Repeat word for word everything from the line containing "How far from the shooting" to the end of the listing, first and last lines included, and only that.
= = = =
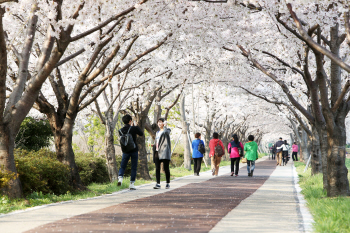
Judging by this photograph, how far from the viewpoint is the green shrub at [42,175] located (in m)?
8.88

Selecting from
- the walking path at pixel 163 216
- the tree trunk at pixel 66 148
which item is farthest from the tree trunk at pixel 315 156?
the tree trunk at pixel 66 148

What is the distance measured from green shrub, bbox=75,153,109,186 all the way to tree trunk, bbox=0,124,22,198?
5.92m

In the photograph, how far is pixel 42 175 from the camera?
30.7 ft

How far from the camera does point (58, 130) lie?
1086 cm

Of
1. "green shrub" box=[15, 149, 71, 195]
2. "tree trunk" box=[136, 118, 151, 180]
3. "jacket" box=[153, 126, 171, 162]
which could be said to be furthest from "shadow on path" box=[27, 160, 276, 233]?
"tree trunk" box=[136, 118, 151, 180]

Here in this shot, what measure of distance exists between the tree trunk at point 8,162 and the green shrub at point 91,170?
5921 millimetres

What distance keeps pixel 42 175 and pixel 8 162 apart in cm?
130

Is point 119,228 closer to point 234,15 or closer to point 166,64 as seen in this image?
point 234,15

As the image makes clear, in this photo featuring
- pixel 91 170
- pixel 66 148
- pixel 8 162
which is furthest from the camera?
pixel 91 170

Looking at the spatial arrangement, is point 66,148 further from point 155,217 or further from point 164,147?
point 155,217

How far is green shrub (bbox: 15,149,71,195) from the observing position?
29.1 ft

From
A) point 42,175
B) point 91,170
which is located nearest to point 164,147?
point 42,175

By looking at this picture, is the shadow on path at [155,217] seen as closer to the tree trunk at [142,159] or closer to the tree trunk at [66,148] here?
the tree trunk at [66,148]

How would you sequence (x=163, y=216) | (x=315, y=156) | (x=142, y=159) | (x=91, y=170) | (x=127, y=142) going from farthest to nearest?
1. (x=315, y=156)
2. (x=142, y=159)
3. (x=91, y=170)
4. (x=127, y=142)
5. (x=163, y=216)
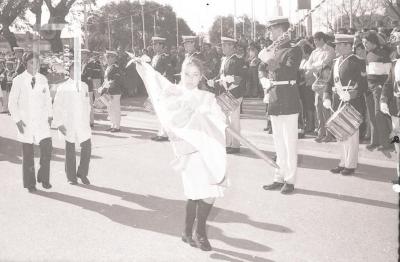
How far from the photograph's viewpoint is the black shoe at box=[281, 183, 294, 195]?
21.7 feet

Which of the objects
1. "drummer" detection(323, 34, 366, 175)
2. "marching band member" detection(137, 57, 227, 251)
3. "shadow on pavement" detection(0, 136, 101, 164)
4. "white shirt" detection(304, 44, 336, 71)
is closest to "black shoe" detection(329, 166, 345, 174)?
"drummer" detection(323, 34, 366, 175)

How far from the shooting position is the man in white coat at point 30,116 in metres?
7.14

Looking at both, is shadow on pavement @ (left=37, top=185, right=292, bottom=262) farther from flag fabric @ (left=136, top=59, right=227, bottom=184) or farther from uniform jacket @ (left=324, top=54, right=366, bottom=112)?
uniform jacket @ (left=324, top=54, right=366, bottom=112)

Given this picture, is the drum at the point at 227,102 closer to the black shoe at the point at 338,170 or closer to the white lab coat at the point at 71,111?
the black shoe at the point at 338,170

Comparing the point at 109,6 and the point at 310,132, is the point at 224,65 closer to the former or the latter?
= = = =
◆ Solution for this exercise
How far from the shooting position is the man in white coat at point 30,116 in metres?
7.14

Looking at both, is shadow on pavement @ (left=37, top=185, right=292, bottom=262) farther from flag fabric @ (left=136, top=59, right=227, bottom=184) or farther from uniform jacket @ (left=324, top=54, right=366, bottom=112)?
uniform jacket @ (left=324, top=54, right=366, bottom=112)

Given this picture, is the drum at the point at 227,102 closer to the black shoe at the point at 338,170 or closer to the white lab coat at the point at 71,111?
the black shoe at the point at 338,170

Comparing the point at 109,6 and the point at 310,132, is the point at 224,65 closer to the former or the latter?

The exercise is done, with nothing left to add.